## To-do list
1. In the life insurance passage, how much was the policy's annual premium?
2. Write out the life insurance passage between "The Tax Court" and "a large loan.", inclusive.
3. Continue the life insurance passage from the point where it ends.
# Excerpted text start
Joined: October 01, 2008

The Tax Court recently held that a taxpayer would have to recognize $135,963 in ordinary income, a result that was triggered by the surrender of a life insurance policy with a large loan.

The $200,000 policy (purchased in 1980) was issued on the life of the taxpayer's mother with the taxpayer and his sister named as co-owners and co-beneficiaries. For the first eight or nine years, the annual premium ($8,929) was paid by the mother gifting one-half of each premium payment to the taxpayer and his sister, followed by both of them paying the premiums directly. Thereafter, the premiums were automatically paid from dividend accumulations and loans against the cash value of the policy.
# Excerpted text end
# Records provided start
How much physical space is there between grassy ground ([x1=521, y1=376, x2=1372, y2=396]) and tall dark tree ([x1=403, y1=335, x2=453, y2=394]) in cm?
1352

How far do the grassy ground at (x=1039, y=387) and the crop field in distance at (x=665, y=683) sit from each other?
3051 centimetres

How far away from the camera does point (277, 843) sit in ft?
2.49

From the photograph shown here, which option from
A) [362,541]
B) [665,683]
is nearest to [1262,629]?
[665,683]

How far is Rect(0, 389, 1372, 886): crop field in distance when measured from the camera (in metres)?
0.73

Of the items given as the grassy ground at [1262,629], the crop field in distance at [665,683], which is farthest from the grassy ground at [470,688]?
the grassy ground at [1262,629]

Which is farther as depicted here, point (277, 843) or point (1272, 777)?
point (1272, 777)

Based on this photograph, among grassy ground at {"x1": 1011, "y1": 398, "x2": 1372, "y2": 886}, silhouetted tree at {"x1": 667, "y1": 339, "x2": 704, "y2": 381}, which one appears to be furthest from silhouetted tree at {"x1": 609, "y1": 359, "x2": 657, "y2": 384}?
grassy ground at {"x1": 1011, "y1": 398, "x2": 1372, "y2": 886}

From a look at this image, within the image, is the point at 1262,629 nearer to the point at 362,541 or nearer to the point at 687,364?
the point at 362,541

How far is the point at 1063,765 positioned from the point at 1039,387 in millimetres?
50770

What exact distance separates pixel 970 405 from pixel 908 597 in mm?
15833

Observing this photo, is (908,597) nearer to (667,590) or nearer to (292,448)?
# Records provided end
## Solved problems
1. $8,929

2.
The Tax Court recently held that a taxpayer would have to recognize $135,963 in ordinary income, a result that was triggered by the surrender of a life insurance policy with a large loan.

3.
On July 25, 2005, the insurance company mailed a letter to the taxpayer explaining the tax consequences of the policy along with a statement of gain. According to a second statement of gain (dated September 13, 2005), the net investment in the policy was $225,390.14, the total cash value was $361,353.58, the total loan indebtedness was $354, 399.25, and the taxable gain was $135,963.44. On October 10, 2005, the insurance company sent a letter to the taxpayer notifying him that the policy was in "overloan" and that in order to continue the policy he was required to pay both the overloan amount ($1,541.00) and the premium due at that time ($2,286.38). After conferring with his mother and deciding that the policy was no longer needed, the taxpayer surrendered the policy effective December 20, 2005 (at which time he was the sole owner and beneficiary of the policy). The taxpayer cashed a check for $11,648.33 and a check for a $304.20 dividend. In January 2006, the taxpayer received a form 1099-R showing a gross distribution and taxable amount of $135,963.44 for 2005 and a Form 1099-DIV showing a taxable dividend of $304.20. The taxpayer and his wife did not include the amount shown on the Form 1009-R or the Form 1099-DIV on their tax return. The Service assessed a $39,608 deficiency and a $7,922 accuracy-related penalty on the taxpayer and his wife.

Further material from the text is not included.